Hopefully I can get a few more thoughts on the ranking of the Dickens novels. I am scoring the choices with 5 points for a first place and 4 for a second down to 5th place. I will close the vote this time tomorrow.

Next up I will consider another of my favourite Victorian authors.

190PaulCranswick
Jun 9, 1:12 am

We have a close friend visiting us for a few days (Hani's school friend and like minded buddy - they both adore handbags(!)) and Syken (for that is her name) always takes an interest in my books and what I am reading. She has four children of similar ages to my kids - 2 girls and 2 boys. The eldest daughter is a confidant of Kyran and also lives in London and adores English Literature. The youngest daughter is training to run hotels in a "school" in Switzerland and is one of my favourite people outside my own family "Si Kecil" is my nickname for her which translates as "The Little One".

Syken took and interest in the rather careworn book of poems I was reading and which I reviewed in >117 PaulCranswick: above.

Yesterday I was reading the two ladies poems from the collection and they were debating which were their favourites. And then I played them some professional readings (on YouTube) of a number of famous poems and got their views on those too.

Discovered to my immense surprise that Hani likes Philip Larkin and Rudyard Kipling a lot but dislikes Dylan Thomas in almost equal measure much to my regret.

191vancouverdeb
Jun 9, 1:22 am

I've read quite a few novels by Dickens, but I can't remember which for certain and I certainly could not rate them, Paul.

193humouress
Jun 9, 2:07 am

>166 PaulCranswick: I think I've only ever read A Christmas Carol which was our assigned book in the first year of secondary school.
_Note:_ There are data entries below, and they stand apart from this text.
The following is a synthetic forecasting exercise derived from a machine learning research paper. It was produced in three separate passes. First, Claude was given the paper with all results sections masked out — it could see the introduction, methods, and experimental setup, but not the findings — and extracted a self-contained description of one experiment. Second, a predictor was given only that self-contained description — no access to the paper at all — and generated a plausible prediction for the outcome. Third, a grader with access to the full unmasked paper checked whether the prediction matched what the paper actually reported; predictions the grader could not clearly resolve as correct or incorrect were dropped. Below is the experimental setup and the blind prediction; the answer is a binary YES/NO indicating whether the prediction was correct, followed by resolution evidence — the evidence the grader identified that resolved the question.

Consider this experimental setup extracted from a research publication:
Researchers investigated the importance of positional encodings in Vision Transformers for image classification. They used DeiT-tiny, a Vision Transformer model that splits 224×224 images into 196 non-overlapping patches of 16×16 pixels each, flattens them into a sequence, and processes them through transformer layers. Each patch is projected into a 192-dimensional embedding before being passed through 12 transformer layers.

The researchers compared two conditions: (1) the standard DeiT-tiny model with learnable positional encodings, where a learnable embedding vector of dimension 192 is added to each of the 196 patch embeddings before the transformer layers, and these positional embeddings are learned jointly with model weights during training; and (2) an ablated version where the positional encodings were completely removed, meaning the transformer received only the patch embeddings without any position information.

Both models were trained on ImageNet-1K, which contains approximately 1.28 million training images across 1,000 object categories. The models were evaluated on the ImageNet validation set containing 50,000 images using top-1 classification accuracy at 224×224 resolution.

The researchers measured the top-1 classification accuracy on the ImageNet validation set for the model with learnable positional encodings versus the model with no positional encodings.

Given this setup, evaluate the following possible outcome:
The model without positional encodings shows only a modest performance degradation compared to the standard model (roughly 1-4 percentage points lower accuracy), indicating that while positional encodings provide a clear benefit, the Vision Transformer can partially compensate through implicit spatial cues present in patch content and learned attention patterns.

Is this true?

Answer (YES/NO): NO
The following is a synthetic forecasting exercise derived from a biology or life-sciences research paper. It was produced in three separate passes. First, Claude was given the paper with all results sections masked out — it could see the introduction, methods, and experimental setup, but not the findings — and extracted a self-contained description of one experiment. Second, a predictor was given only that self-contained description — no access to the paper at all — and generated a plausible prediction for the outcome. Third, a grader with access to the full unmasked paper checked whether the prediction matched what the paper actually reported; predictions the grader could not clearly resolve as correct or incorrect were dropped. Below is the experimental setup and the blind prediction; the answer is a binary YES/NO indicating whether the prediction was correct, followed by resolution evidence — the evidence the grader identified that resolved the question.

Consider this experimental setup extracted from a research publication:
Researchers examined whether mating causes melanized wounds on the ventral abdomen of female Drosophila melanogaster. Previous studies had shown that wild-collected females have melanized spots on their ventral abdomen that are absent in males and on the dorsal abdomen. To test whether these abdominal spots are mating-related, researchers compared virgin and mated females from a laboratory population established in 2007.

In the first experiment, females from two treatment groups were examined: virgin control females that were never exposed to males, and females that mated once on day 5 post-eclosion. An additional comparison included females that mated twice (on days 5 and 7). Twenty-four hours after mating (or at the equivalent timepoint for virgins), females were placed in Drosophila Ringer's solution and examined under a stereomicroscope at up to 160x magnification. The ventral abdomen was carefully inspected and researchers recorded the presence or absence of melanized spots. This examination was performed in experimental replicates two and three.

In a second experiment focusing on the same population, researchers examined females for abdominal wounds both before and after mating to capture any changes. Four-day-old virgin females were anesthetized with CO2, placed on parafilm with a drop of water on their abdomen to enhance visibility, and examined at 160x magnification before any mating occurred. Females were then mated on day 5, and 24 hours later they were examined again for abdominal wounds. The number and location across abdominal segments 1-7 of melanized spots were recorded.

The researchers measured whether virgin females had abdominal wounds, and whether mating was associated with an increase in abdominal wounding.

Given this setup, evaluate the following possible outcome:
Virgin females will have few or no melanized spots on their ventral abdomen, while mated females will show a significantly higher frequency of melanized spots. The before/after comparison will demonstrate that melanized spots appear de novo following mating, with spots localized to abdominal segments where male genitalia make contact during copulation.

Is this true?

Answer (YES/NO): NO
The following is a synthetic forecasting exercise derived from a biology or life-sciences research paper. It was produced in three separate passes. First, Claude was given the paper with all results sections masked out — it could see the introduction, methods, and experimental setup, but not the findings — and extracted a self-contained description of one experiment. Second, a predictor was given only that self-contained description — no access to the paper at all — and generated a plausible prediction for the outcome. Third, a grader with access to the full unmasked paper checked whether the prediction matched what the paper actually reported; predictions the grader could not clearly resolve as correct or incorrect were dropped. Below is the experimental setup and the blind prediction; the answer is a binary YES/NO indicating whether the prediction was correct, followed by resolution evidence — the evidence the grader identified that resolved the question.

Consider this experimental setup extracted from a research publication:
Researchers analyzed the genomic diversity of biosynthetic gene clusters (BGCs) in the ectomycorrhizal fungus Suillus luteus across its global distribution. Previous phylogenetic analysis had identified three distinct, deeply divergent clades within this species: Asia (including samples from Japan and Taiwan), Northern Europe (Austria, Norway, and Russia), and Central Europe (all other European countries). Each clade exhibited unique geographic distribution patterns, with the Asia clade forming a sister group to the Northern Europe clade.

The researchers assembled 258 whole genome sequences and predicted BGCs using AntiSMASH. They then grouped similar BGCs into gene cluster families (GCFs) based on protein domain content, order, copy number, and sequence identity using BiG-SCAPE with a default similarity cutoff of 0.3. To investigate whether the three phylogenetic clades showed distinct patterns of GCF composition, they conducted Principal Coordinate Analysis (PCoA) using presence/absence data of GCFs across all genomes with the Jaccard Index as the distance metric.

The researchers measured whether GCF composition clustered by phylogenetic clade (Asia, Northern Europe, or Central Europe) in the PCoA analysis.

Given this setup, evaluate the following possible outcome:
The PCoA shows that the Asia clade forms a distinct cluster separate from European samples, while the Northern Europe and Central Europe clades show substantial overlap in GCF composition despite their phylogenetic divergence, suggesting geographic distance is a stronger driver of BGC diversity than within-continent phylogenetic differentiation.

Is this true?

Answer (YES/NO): NO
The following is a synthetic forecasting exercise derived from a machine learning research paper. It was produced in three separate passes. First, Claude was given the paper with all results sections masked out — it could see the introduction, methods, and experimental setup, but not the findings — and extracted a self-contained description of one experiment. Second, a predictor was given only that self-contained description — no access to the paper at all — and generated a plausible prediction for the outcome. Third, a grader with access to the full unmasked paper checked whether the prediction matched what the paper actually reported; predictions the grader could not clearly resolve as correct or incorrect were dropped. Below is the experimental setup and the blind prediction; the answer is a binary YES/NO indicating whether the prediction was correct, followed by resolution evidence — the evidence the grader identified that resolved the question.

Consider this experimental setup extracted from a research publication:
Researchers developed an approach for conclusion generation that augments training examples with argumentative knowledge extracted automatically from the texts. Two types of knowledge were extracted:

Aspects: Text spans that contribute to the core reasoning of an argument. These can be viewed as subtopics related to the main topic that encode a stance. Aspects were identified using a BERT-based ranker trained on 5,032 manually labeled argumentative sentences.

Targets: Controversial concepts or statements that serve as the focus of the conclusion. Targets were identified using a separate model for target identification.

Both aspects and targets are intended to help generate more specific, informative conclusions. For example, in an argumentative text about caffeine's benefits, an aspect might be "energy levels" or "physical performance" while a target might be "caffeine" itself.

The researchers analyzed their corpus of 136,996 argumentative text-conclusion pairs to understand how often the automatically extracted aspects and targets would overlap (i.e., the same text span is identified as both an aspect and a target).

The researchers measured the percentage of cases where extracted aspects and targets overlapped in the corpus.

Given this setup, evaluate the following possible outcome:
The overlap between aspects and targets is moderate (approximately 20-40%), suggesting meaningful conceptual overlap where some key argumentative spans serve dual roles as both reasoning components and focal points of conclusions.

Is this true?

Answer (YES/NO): YES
You could use the poll feature in posts for this survey, if you wanted. ↘️

194PaulCranswick
Jun 9, 2:42 am

>191 vancouverdeb: Of course I also get the difficulty in rating them, Deb. My top favourites used to change all the time and I still like his different books for different reasons.
Pickwick because it was my first
Oliver because of its wonderful storyline
Nicholas Nick is I think the best page turner
Two Cities is probably the most quotable
David Copperfield is the most satisfying
Curiosity Shop has the most pathos
Christmas Carol is a near perfect novella
Expectations is his most mysterious
Hard Times has realism and brevity
Barnaby has a brilliant ending

195PaulCranswick
Jun 9, 2:44 am

>192 booksaplenty1949: Three of the four that I haven't read. I must do better.
The two I have read that you picked are amongst my own favourites.

>193 humouress: Thanks for the idea, Nina.

196LovingLit
Jun 9, 4:13 am

On your last thread the first author I saw when scrolling down was Émile Zola- whose name I had just seen online when I was trying to figure out which books had been banned in NZ....wikipedia reckons his was the first here to cause a stir :)
In 1888–89, publisher Henry Vizetelly was prosecuted in the United Kingdom for obscene libel for publishing translated works of Émile Zola. This led to an investigation into Zola's works by the Christchurch police in which detectives were sent to local bookshops to enquire after novels by Zola. Five men were arrested, prosecuted, and convicted for stocking indecent books. This was the first prosecution for indecent publications in a New Zealand court.

On another note, I couldn't say I have a favourite Dickens novel....actually, I can! A Christmas Carol! YAY

197PaulCranswick
Jun 9, 4:40 am

>196 LovingLit: To imagine Zola being considered "indecent". The Victorians shunned realism for an idealized view of the world which does not sit very nicely with some of their Imperialist practices which I would consider far more indecent than words written by a French author.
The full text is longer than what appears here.